### EXERCISES
A. Check the three statements below against the Argentum 47 Form 8-K. For each, answer yes or no and quote the exact words of the filing that decide it. (i) The registrant marked itself as an emerging growth company. (ii) The salary conversion took place on December 3, 2020. (iii) The accrued salary was converted into Series "B" Preferred Stock.
B. Continue the Argentum 47 Form 8-K from the point where it stops.

-------- EXCERPTED PASSAGE --------

UNITED STATES

SECURITIES AND EXCHANGE COMMISSION

Washington, D.C. 20549

 

Form 8-K

 

CURRENT REPORT

 

Pursuant to Section 13 or 15(d) of the Securities Exchange Act of 1934

 

Date of Report (Date of earliest event reported): December 3, 2020

 

ARGENTUM 47, INC.

(Exact name of registrant as specified in its charter)

 

Nevada   000-54557   27-3986073
(State or other jurisdiction   (Commission   (I.R.S. Employer
of incorporation)   File Number)   Identification Number)

 

34 St. Augustine’s Gate, Hedon, HU12 8EX, Hull, United Kingdom

(Address of Principal Executive Offices) (Zip Code)

 

Registrant’s telephone number, including area code: + (44) 1482 891 591/ + (1) 321 200 0142

 

Check the appropriate box below if the Form 8-K filing is intended to simultaneously satisfy the filing obligation of the registrant under any of the following provisions (see General Instruction A.2., below):

 

[  ] Written communications pursuant to Rule 425 under the Securities Act (17 CFR 230.425)
   
[  ] Soliciting material pursuant to Rule 14a-12 under the Exchange Act (17 CFR 240.14a-12)
   
[  ] Pre-commencement communication pursuant to Rule 14d-2(b) under the Exchange Act (17 CFR 240.14d-2(b))
   
[  ] Pre-commencement communication pursuant to Rule 13e-4(c) under the Exchange Act (17 CFR 240.133-4(c))

 

Securities registered pursuant to Section 12(b) of the Act: None

 

Indicate by check mark whether the registrant is an emerging growth company as defined in Rule 405 of the Securities Act of 1933 or Rule 12b-2 of the Securities Exchange Act of 1934.

 

Emerging growth company [X]

 

If an emerging growth company, indicate by check mark if the registrant has elected not to use the extended transition period for complying with any new or revised financial accounting standards provided pursuant to Section13(a) of the Exchange Act. [  ]

 

 

 

     

 

 

ITEM. 3.02 UNREGISTERED SALES OF EQUITY SECURITIES

 

On December 3, 2020, Nicholas Paul Tuke, the Company’s Chief Executive Officer, converted $20,000 of accrued salary into 111,112 shares of the Company’s Series “C” Preferred Stock at a conversion price of $0.18 per share.

-------- DATA EXCERPTS --------

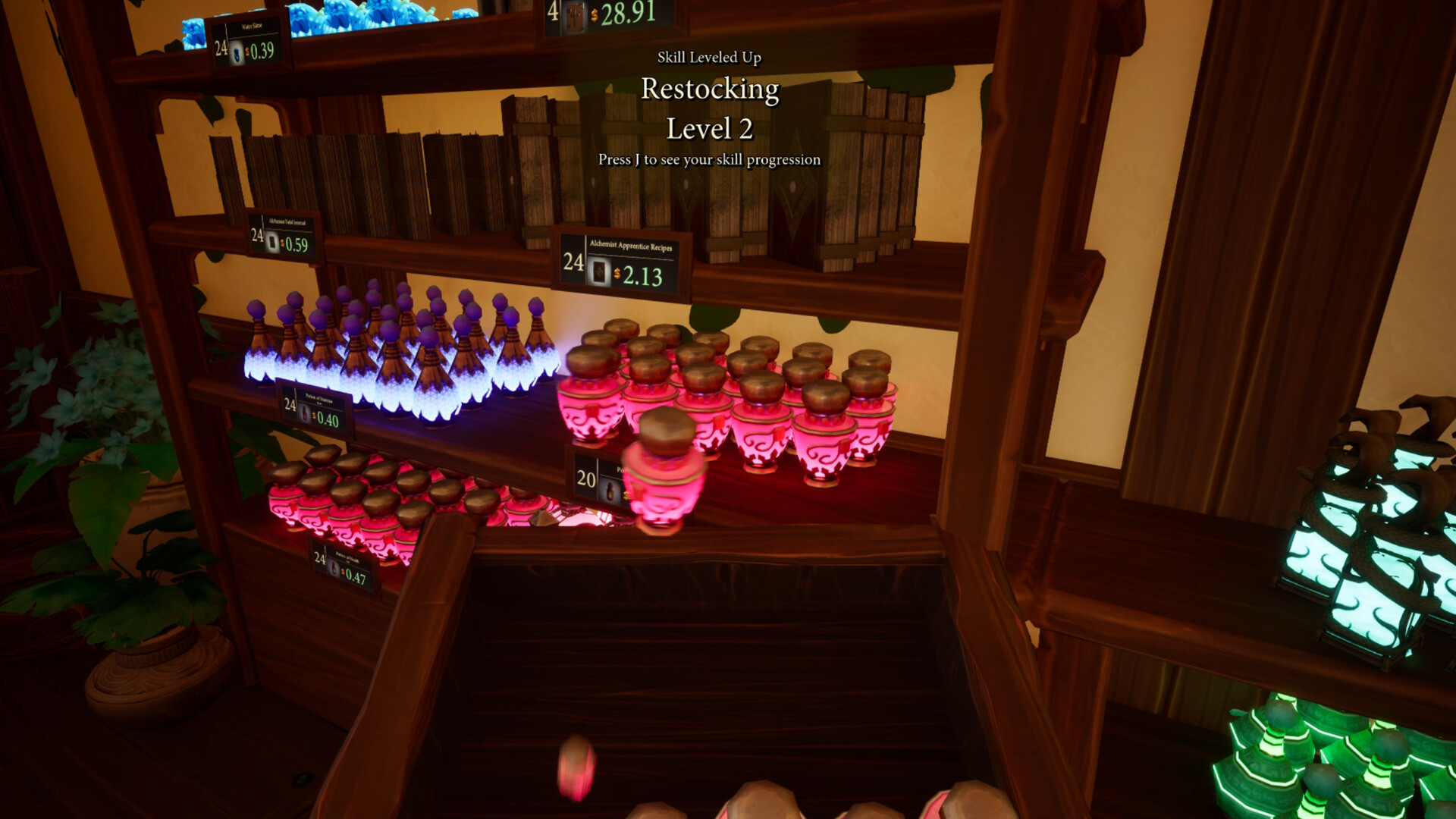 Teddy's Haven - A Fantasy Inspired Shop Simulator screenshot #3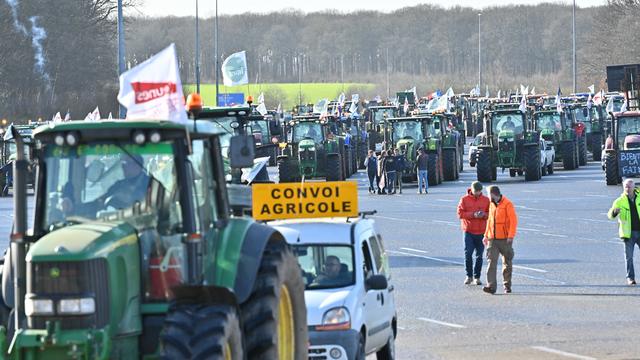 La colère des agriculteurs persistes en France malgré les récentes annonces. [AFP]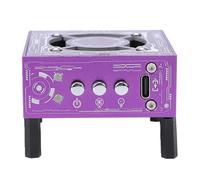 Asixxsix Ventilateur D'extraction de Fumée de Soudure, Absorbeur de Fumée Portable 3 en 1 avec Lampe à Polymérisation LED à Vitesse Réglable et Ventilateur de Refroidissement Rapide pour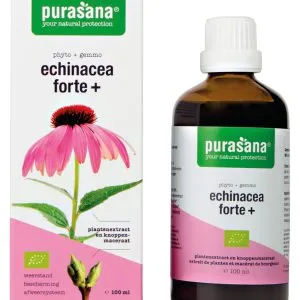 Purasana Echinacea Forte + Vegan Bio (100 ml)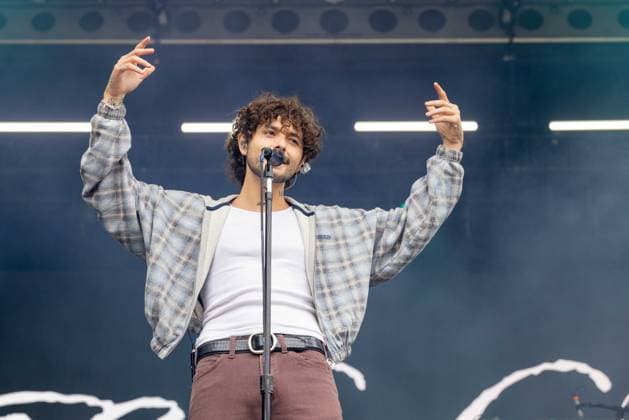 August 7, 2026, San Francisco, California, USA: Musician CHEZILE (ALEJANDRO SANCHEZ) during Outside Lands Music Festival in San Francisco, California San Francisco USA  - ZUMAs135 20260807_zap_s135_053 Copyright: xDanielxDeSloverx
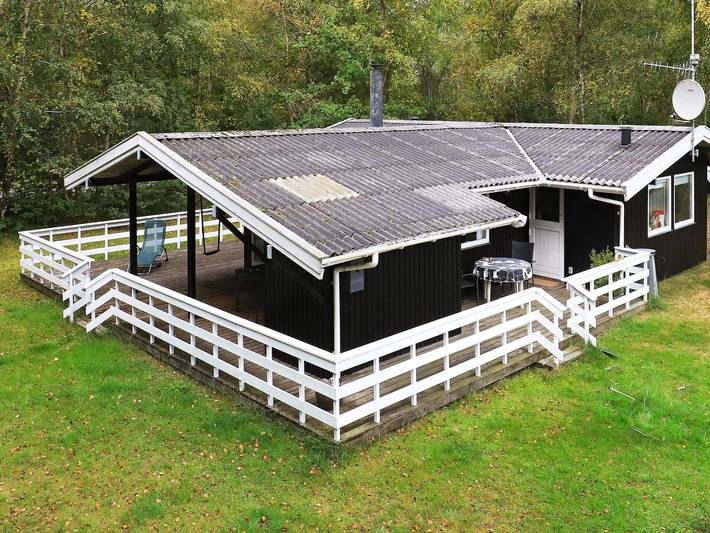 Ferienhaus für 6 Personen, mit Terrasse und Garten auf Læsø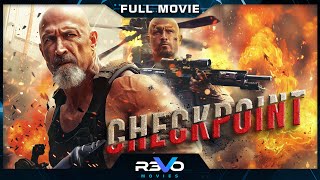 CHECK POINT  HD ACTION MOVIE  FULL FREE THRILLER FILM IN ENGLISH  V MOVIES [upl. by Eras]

--------

### RESPONSES TO THE TASKS
A.
(i) Yes: "Emerging growth company [X]"
(ii) Yes: "On December 3, 2020, Nicholas Paul Tuke, the Company’s Chief Executive Officer, converted $20,000 of accrued salary"
(iii) No: "111,112 shares of the Company’s Series “C” Preferred Stock"

B.
 

On December 3, 2020, Enzo Taddei, the Company’s Chief Financial Officer, converted $142,100 of accrued salary into 789,444 shares of the Company’s Series “C” Preferred Stock at a conversion price of $0.18 per share.

 

On December 3, 2020, Peter James Smith, one of the Company’s Directors, converted $142,100 of accrued salary into 789,444 shares of the Company’s Series “C” Preferred Stock at a conversion price of $0.18 per share.

 

On December 3, 2020, Andrew Vincent Luckhurst, one of the Company’s subsidiaries Directors, converted a $1,800 salary bonus into 10,000 shares of the Company’s Series “C” Preferred Stock at a conversion price of $0.18 per share.

 

The Company´s Series “C” preferred shares were formally locked-up on May 22, 2020, when the Board of Directors voted unanimously to extend the lock-up period until December 31, 2022.

 

The above shares of preferred stock were issued in reliance on the exemption from the registration requirements of the Securities Act of 1933, as amended, provided by Section 4.(a)(2) of the Securities Act of 1933, as amended.

 

     

 

 

SIGNATURES

 

Pursuant to the requirements of the Securities Exchange Act of 1934, as amended, the Registrant has duly caused this report to be signed on its behalf by the undersigned hereunto duly authorized.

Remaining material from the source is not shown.